▸ **Exercise requirements**: Locate every line in the listing below that contains the word "from" and copy each one out in full. Case counts, so match capitalization precisely.

▸ **Available records**:
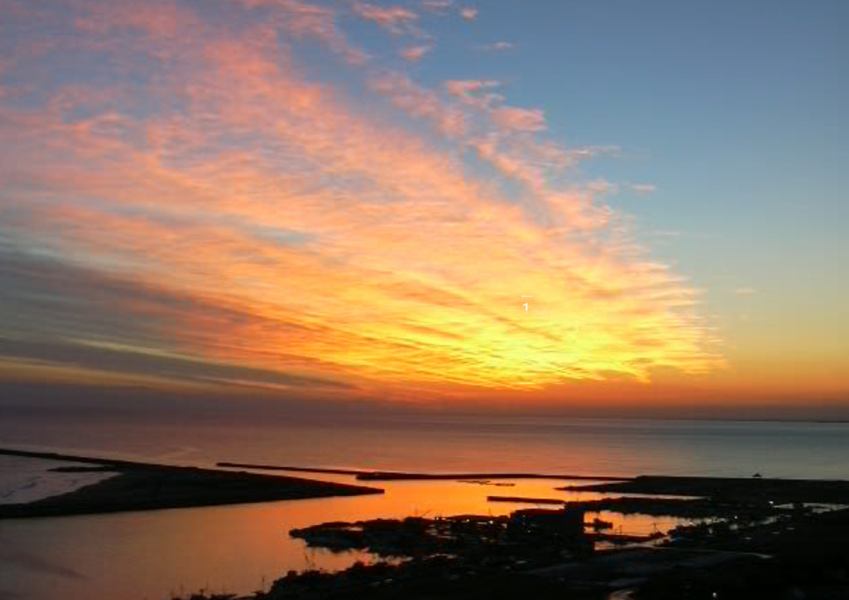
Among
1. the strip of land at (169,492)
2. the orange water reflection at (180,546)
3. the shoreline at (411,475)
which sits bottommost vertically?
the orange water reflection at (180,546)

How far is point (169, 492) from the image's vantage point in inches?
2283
* * *
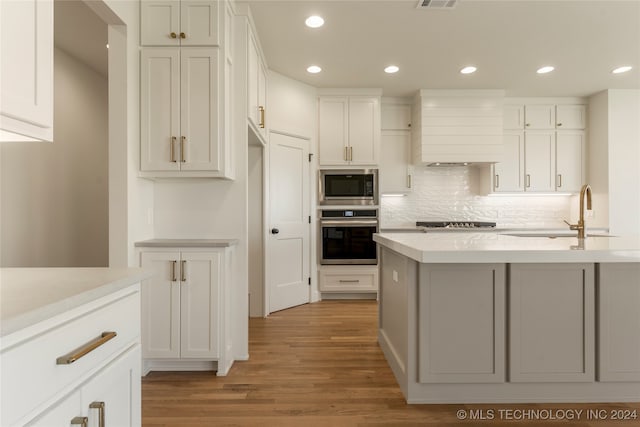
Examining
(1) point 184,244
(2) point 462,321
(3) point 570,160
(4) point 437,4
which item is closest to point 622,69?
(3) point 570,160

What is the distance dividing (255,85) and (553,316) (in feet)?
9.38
==
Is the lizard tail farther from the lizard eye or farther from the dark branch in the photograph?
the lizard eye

▸ **Correct result**:
How far is point (169, 492) from the image's vantage point in inches?
Is the lizard tail farther from the lizard eye or farther from the dark branch in the photograph?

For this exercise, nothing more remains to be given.